Everyone in all General Motors offices (including CEO Mary Barra) is banned from walking and talking or texting.
At General Motors, employees are not allowed to walk around on their phones. That’s pretty standard behavior for warehouses and manufacturing facilities, but this rule extends to the office. That means no looking at a phone on the way to a meeting. No taking calls while en route to the bathroom. No checking email while you’re going to the kitchen to get a coffee.
“We have asked people not to text and walk or walk and talk on phones because it takes your attention away from potential hazards,” says Jim Glynn, GM’s vice president of Global Workplace Safety.
The new rule, which took effect in January, came out of a letter General Motors CEO Mary Barra published in June 2017. It outlined a series of key agendas necessary to the company’s longer term stability, including a commitment to “safety in everything we do.”
Car companies are often quick to tout their safety standards because of the risks associated with driving. In 2017, some 40,000 people died in a car accident, according to estimates from the National Safety Council. Another 4.57 million were seriously injured, the report says, and crashes resulted in $4.13.8 billion in spending. Car manufacturing processes are heavily regulated to ensure parts and whole vehicles are thoroughly vetted before hitting roadways. While General Motors may already have standards to protect factory workers in compliance with Occupational Safety and Health Administration, those don’t often extend to corporate offices. What Barra was talking about in that letter was taking safety to a new level inside the company.
“Some people are going to look at this as another rule. We’re being draconian,” said Glynn. “More important than getting your job done, we don’t want you to get hurt.”
In the era of smartphone addiction, people are thinking more proactively about how to untether themselves from their screens. In 2016, CareerBuilder and Harris Poll released a survey saying workers may be attached to their smartphones, but they’re not always working. Three-quarters of employers felt at least two hours a day were lost to distractions like texting and the internet, according to the report. It dubbed smartphones a “productivity killer.”

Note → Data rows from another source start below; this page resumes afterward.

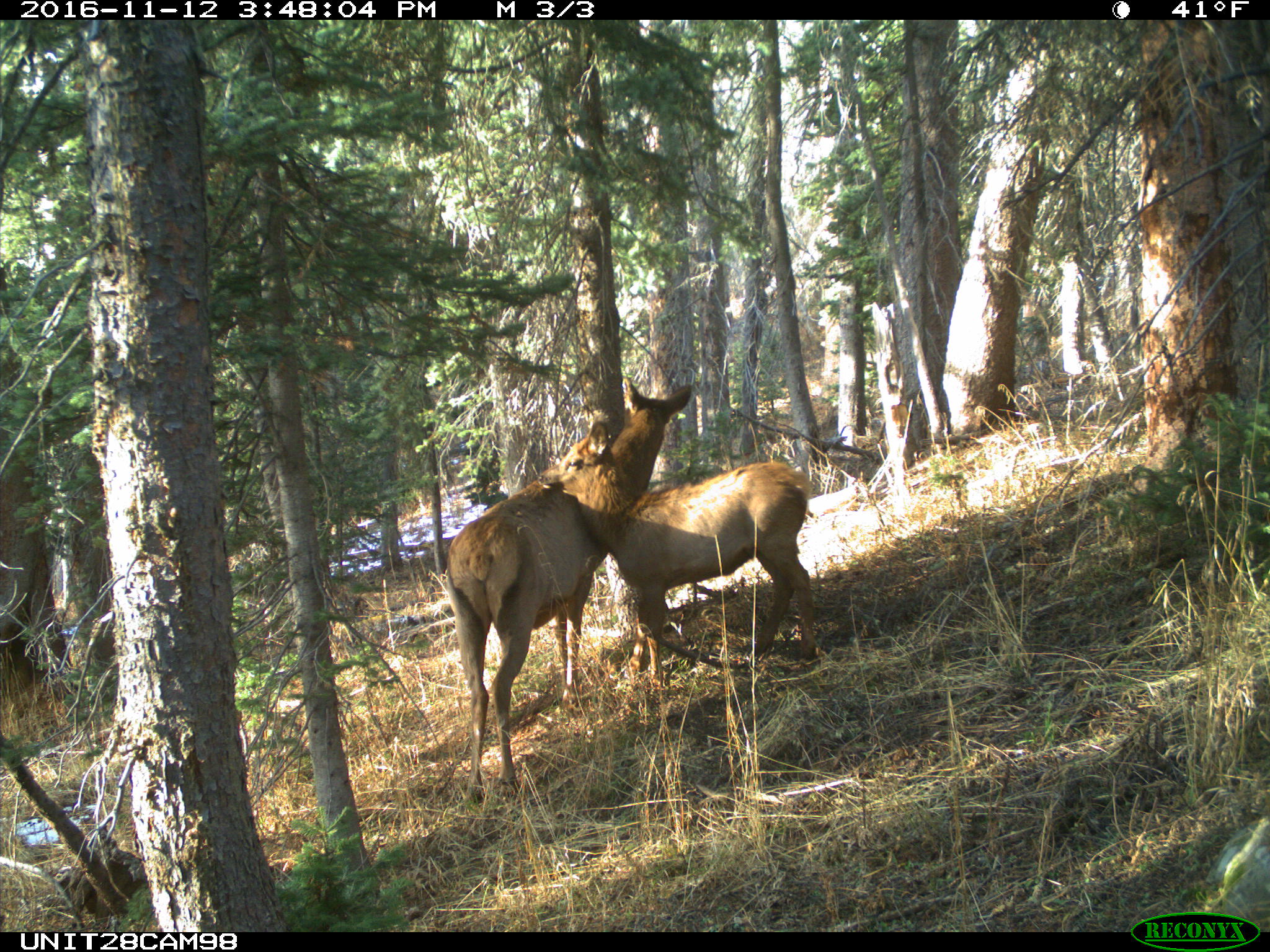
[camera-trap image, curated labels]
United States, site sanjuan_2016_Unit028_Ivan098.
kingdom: Animalia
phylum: Chordata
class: Mammalia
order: Artiodactyla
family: Cervidae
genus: Cervus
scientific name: Cervus elaphus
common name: red deer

There’s also a field of thought that smartphones and the increasingly blurred line between working and not working is zapping workers’ energy. Business magazines frequently recommend planned time away from your phone, and even prominent CEOs are limiting their smartphone use. Deloitte’s Cathy Engelbert told Fast Company in 2016 that she doesn’t reach for her phone when she first wakes up in the morning. Warren Buffet famously uses a flip phone. Some execs are even bringing their smartphone restrictions into the office. Sheldon Yellen, CEO of restoration company Belfor, told CNBC that he doesn’t allow cell phones in meetings.
For GM, the smartphone concern is less about productivity in the traditional sense and more about distraction. When phones are away, “People just become much more aware of their surroundings,” says Glynn. That makes the overall workplace safer.
In addition to the cell phone policy, GM has also instituted safety review boards for all its buildings to identify safety hazards and implement and enforce workplace safety standards. The board hosts walking tours that employees are “strongly encouraged” to participate in once a month, wherein they walk around the office or manufacturing facilities and look for ways to improve the physical safety of a given facility. “This is a global policy. We do this literally around the world,” says Glynn.
In August, the company hosts a safety week. Every office around the world videos into a town hall where the whole company reviews various safety achievements. GM also anoints “safety heroes” who have gone above and beyond their general roles within the company to ensure that workplaces are protected.
“As we all kind of alter our behavior, we get more aware of other risks,” says Glynn. He says people are now more likely to use a railing walking down stairs, or will offer to help their colleagues if they see them carrying a precarious load. Glynn says the company isn’t strict about the policy—there are no hall monitors in the office—but that the presence of these rules has been really crucial in shifting behavior.
“It can’t be, We want to be safe most of the time,” he says. “You have to be consistent.”